* DIRECTIONS
a – In the finals-week post, rewrite everything from "So I try to" down to "afterschool care charges.", replacing "twenty bucks" with "thirty dollars".
b – List every fact that, according to the finals-week post, the aide ignores when she walks in.
c – Continue the finals-week post after its last sentence.
*** EXCERPT TO READ Section Begins ***
Honesty is such a lonely word... especially at finals time
So what do I do with this????
I am frantically hunched over my desk grading essay questions, because I am a fool who didn't just do multiple choice for her final exams. I am excited because I think I may get an entire class done and their final grades entered when in walks one of my students' special ed aides. She completely ignores the fact that I am working, and that it is the end of the day, and that if I don't leave in 10 minutes I will be charged for afterschool care for my kids, which she knows. She has come in earlier when I was teaching and asked for a copy of my final. She now wants to know what the answers are.
Crap.
So I try to give her some help, but I don't want her just giving the kid the answers. Blah blah blah, she tells me how much she's enjoyed my class this year. When she finally leaves, she has just cost me twenty bucks in afterschool care charges.
So today our young charge took the final in the special ed testing center.
*** EXCERPT TO READ Section Ends ***
*** RECORDED INFORMATION Section Begins ***
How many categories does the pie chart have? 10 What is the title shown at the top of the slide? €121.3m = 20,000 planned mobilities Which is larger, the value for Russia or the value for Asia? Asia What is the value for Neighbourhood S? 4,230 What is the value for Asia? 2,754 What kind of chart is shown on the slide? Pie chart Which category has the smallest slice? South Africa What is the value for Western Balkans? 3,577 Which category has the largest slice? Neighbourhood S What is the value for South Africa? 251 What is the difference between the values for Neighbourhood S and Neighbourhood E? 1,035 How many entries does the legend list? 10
*** RECORDED INFORMATION Section Ends ***
* ANSWERS TO THIS EXERCISE
a –
So I try to give her some help, but I don't want her just giving the kid the answers. Blah blah blah, she tells me how much she's enjoyed my class this year. When she finally leaves, she has just cost me thirty dollars in afterschool care charges.

b –
- That the writer is working
- That it is the end of the day
- That if the writer doesn't leave in 10 minutes, she will be charged for afterschool care for her kids

c –
He got the highest grade in the class. Including my gifted students. And that handwriting isn't his. Not to mention that he just turned in twelve-- TWELVE-- late assignments, some of which are 5 weeks old. But his IEP is wide-open, and that means I have to put up with it.
I've adapted this kid's grade all year. I feel like "adapting" this one too-- but in the other direction.
18 Comments:
LIFE will hit the kid someday....right smack between the eyes. And perhap that will be sad, because of the adults who failed to help him/her get ready to stand on his/her own two feet.
Surely his/her IEP does not allow for an adult aide to do his/her work? That is too obiviously wrong!
All in all, just another brick in the wall.......
Today was my last final. Tomorrow, we're off at noon. Woo-hoo!
We've got one those too- the aide does all the work...including the art work ...when the 3rd grade art work was displayed - one picture was not at all like the others!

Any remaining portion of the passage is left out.